Abstract

To report the cut-off value for large voided volume (LVV) suggestive of abnormal uroflow pattern or elevated post-void residual urine (PVR) in healthy kindergarteners. From 2003 through 2008, we enrolled 417 healthy kindergarten children for evaluation of uroflowmetry tests and PVR. The uroflowmetry curves were interpreted if voided volumes (VV) were >50 ml, and categorized as bell-shaped, staccato, plateau, and interrupted. Only bell-shaped curves were categorized as normal. After 2006, PVR was assessed within 5 min after each voiding with a VV >50 ml. A PVR >20 ml is regarded as elevated.

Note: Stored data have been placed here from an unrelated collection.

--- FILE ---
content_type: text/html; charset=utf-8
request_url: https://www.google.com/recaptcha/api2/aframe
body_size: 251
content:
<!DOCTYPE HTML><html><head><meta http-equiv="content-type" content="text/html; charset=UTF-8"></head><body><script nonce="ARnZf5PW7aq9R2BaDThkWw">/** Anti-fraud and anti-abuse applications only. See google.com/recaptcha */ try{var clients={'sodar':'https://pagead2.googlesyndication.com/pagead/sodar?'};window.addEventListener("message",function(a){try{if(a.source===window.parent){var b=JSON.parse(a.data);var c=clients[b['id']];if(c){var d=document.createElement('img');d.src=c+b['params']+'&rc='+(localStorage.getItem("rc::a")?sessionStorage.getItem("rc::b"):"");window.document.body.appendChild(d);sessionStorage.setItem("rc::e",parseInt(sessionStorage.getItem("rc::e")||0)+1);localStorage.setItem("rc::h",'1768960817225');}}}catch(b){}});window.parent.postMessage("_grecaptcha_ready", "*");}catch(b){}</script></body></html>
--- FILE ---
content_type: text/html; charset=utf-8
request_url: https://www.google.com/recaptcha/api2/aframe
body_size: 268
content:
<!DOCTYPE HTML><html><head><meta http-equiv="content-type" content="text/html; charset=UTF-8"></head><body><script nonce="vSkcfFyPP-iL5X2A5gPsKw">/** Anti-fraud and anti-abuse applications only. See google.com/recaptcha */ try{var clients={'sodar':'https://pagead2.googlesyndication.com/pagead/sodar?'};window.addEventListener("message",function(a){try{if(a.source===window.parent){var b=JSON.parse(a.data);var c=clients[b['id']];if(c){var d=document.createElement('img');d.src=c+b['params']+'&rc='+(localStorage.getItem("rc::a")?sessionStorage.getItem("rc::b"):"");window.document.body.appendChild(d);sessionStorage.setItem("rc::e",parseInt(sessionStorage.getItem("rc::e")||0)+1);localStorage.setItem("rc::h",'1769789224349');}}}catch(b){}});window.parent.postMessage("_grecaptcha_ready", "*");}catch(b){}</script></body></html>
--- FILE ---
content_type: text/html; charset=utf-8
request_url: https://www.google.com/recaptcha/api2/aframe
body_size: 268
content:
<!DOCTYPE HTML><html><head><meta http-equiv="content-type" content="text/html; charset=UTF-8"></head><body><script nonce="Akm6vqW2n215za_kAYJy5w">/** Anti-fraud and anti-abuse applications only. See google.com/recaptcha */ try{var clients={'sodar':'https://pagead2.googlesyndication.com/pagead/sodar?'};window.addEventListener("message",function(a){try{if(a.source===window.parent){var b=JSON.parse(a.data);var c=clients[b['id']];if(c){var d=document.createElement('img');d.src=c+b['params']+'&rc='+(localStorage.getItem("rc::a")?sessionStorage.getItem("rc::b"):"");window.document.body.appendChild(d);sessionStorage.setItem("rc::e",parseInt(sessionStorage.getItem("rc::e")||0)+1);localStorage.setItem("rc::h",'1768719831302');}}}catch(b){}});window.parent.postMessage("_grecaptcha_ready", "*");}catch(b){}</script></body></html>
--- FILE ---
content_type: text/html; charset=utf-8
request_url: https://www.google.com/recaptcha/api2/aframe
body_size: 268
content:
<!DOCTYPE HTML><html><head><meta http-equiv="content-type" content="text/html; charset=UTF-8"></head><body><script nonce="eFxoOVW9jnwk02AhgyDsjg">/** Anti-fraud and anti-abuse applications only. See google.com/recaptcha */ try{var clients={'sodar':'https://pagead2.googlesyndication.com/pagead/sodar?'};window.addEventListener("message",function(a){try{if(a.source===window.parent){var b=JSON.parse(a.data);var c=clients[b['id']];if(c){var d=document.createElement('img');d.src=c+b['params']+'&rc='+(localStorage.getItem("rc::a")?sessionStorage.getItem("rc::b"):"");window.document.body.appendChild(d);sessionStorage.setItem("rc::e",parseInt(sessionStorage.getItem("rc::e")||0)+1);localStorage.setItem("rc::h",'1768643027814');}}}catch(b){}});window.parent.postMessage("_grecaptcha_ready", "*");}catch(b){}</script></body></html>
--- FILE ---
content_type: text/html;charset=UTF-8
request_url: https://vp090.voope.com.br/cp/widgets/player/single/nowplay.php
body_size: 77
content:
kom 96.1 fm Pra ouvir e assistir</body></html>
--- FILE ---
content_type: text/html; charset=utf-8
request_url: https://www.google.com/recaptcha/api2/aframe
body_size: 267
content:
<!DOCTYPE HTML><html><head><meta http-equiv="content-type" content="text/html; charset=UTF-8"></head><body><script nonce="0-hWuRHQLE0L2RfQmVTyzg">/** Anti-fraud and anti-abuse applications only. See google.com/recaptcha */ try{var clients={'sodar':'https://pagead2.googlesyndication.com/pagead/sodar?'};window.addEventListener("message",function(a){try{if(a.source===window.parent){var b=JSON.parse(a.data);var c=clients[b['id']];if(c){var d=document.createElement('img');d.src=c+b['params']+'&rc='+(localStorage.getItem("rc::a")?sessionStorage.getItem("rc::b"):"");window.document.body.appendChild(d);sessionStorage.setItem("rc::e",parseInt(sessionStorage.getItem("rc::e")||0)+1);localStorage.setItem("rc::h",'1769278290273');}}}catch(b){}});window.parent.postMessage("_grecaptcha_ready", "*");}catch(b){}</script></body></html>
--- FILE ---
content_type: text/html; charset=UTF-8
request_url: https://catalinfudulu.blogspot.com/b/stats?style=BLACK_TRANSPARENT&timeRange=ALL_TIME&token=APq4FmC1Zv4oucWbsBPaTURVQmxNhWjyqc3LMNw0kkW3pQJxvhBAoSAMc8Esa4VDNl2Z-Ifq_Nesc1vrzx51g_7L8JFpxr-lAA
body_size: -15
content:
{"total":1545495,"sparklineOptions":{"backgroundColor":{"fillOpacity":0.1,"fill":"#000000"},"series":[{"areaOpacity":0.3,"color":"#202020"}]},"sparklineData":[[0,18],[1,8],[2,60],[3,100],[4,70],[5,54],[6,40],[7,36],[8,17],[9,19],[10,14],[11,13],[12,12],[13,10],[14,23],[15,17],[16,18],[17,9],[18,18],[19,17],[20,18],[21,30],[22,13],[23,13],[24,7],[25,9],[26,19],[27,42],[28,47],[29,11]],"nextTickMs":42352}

Receiver operative characteristic (ROC) curves were constructed to evaluate the cut-off value of VV/expected bladder capacity (EBC) with regard to nonbell-shaped uroflowmetry curves, and/or elevated PVR. Of 385 children (mean age: 4.85 ± 0.96 years), 699 uroflowmetry, and 556 PVR data were eligible for analysis. There were 502 (71.8%) bell-shaped, 76 (10.9%) plateau, 102 (14.6%) staccato, and 19 (2.7%) interrupted curves. Mean and median PVR were 12.4 ± 21.2 and 5.5 ml, respectively. Of 556 PVRs, 96 (17.3%) were >20 ml. Based on the ROC curve for the nonbell-shaped curves and/or elevated PVR, VV >100% EBC was best defined as LVV. There were statistically more elevated PVR, and more nonbell-shaped curves in the voidings with than without LVV. There is a trend that peak flow rate decreased when VV was >150% EBC. VV of more than 100% EBC can be defined as LVV which was associated with higher rates of abnormal uroflow pattern and/or elevated PVR.